Please look into counceling and work on the communication skills between the two of you. It's understandable that you would need alone time with your wife and your family. Your feeling overwhelmed and oversaturated and all your relationships are suffering. You NEED to be able to talk about this! Others here have said there are multiple relationships here and each need attention.
You and your wife
You and your wife's g/f (even as just a metamour)
The three of you together
Your wife and her g/f
You as an individual (and each of them as individuals)
Now add in each of the kids, etc
If sounds like the relationship between you and your wife has been overshadowed and neglected by the g/f.

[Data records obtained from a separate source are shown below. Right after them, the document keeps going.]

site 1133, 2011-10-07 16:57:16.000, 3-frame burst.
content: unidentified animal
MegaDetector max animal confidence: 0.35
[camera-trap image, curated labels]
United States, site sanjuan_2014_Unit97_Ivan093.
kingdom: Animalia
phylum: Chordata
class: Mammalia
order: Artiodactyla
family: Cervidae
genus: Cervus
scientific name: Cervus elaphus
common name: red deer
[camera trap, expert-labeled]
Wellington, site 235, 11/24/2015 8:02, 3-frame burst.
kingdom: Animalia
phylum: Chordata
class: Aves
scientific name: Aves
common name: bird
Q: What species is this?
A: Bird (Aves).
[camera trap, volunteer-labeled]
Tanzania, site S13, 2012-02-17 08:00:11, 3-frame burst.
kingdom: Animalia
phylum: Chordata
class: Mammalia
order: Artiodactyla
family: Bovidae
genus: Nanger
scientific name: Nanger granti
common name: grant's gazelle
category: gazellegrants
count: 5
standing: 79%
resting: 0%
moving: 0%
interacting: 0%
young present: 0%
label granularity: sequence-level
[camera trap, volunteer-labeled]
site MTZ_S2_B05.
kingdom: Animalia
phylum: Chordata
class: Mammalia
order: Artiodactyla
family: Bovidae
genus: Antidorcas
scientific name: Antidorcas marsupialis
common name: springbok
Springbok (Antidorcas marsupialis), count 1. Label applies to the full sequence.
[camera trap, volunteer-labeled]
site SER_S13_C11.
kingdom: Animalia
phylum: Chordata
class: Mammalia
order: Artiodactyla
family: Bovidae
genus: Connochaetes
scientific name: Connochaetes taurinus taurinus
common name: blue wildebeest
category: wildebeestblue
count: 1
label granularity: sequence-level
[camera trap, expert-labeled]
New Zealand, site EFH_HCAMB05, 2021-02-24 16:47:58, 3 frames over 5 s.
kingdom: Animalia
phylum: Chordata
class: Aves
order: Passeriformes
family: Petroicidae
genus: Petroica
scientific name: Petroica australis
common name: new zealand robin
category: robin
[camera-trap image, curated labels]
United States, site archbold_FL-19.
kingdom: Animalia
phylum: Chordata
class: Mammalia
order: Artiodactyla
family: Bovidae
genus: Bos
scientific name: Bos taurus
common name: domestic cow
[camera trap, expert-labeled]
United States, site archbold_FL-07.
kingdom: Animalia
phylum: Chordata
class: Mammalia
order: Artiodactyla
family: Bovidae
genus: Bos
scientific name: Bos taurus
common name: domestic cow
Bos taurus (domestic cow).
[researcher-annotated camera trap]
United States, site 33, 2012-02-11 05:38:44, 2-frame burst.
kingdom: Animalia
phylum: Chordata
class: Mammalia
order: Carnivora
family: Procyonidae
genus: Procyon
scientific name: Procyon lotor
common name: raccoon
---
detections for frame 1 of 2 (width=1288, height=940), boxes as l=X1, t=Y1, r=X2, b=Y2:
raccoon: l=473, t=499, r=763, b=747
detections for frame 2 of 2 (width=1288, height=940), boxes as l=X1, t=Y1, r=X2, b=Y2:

I've been through the "OMG! Why is ___ always here. I want my house and family back. I never get to spend any time with you." Let me tell you, the emotional outburst/cut everything off usually doesn't work all that well
. Specifics work better and sometimes you have to just start with one or two changes and build and adjust from there. It's amazing how just getting one of your needs met (that are currently being neglected) can change your outlook on the situation and toward this other person.
Not sure how old your kids are, but as they get involved in 500 activities, even in a mono relationship, scheduling and communication are key. Set a schedule for a weekly date night between you and your wife. Set 3 days that are just "your family". How many days a week do you NEED your house to be visitor free? I can't handle constant company either, but even worse is coming home to find people in my house after work. I don't like surprises, give me a couple hours warning and I do much better. Do you have other activities you are involved with, that are just for you?
A number of years ago, things got so bad that every time I tried to plan a family vacation, my husband would invite this other family with out even discussing it with me. All of a sudden they were coming with us. I finally got fed up with it and had to preface every vacation planning with "this is just for the 4 of us". He got the clue and now I don't have to make that statement anymore.